Anna Freud was born on December 3, 1895 and was the youngest daughter of Sigmund and Martha Freud. Anna had five siblings, but she was the liveliest and most mischievous of the bunch. Anna grew up in the shadow of her old sister Sophie who was two and a half years older than Anna (A Centre of Learning - A Centre of Practice, 1993). Anna was especially close to her father, but was distant and had a strained relationship with her mother and siblings.

Anna began her education at the Cottage Lyceum in Vienna in 1912, Anna attended private school but she stated that she did not think that she learned a great deal from this school. Most of Anna’s education came from her father’s friends and colleagues. When she graduated high school in 1914 (Rowell, 1998); Anna became an elementary school teacher and translated some of her father’s works into Germany; which increased her interest in child psychology and psychoanalysis. Anna never earned a higher degree, but she became a full member of the Vienna Psychoanalytical Society in 1922 and she began a children’s psychoanalytic practice in 1923 (Rowell, 1998).

In 1938 the Freud family escaped Austria and settled in London with the help of Ernest Jones and Princess Marie Bonaparte. Anna aided in the care of her cancer stricken father until his death in 1939 (Rowell, 1998); and in 1941 Anna formed the Hampstead Nursery with Dorothy Burlington to serve as a home and a psychoanalytic program for homeless children (Wagner, 2009). Theoretical Perspective

Anna was not only Sigmund Freud’s youngest child; she was his constant companion, colleague and nurse. Unlike her five siblings, Anna decided to follow in the example of her father. After Anna graduated high school and worked for a short time as a teacher, she decided to translate her father’s works which spiked her interest in his psychoanalysis theory.

Anna Freud became the “pioneer in the development of child psychoanalysis. The focus of her theoretical work was how the ego functions in averting anxiety and painful ideas, impulses, and feelings” (Rowell, 1998). After fleeing from Austria to London and the death of her father, Anna began the Hampstead Nurseries.

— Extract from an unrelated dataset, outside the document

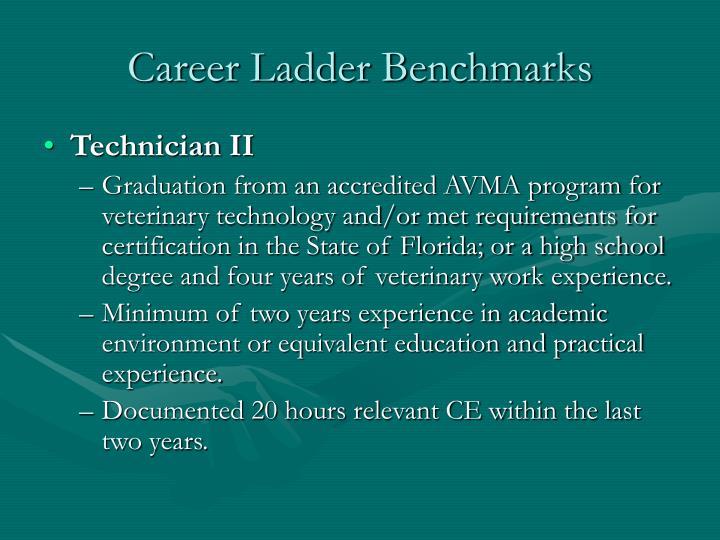 Career ladder benchmarks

Anna Freud and Dorothy Burlingham observed babies and young children who resided in the nurseries. They described the how each child acted and analyzed why each child behaved in the manners in which they behaved. Anna and Dorothy believed that providing emotional interaction, natural drive and artificial families to institutionalized children would not prevent or stop the behaviors. Anna and Dorothy summarized their findings in their book “Infants Without Families” (The Adoption History Project, 2007).

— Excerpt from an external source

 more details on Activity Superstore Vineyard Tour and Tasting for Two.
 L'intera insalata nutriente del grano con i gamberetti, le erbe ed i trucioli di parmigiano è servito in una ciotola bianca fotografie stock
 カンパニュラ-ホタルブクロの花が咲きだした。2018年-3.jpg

Anna Freud created the field of child psychology, she laid the foundation for the future understanding of child psychology, and she also developed techniques to treat children. Anna found that symptoms in children differed from the symptoms exhibited by adults and the differences were related to the developmental stages. She explained those differences of the ego’s defense mechanisms in a book that she wrote called “The Ego and the Mechanism of Defense” (Wagner, 2009) Contributions to Psychology

Ego Psychology: Anna was faithful to her father’s ideas, but she was...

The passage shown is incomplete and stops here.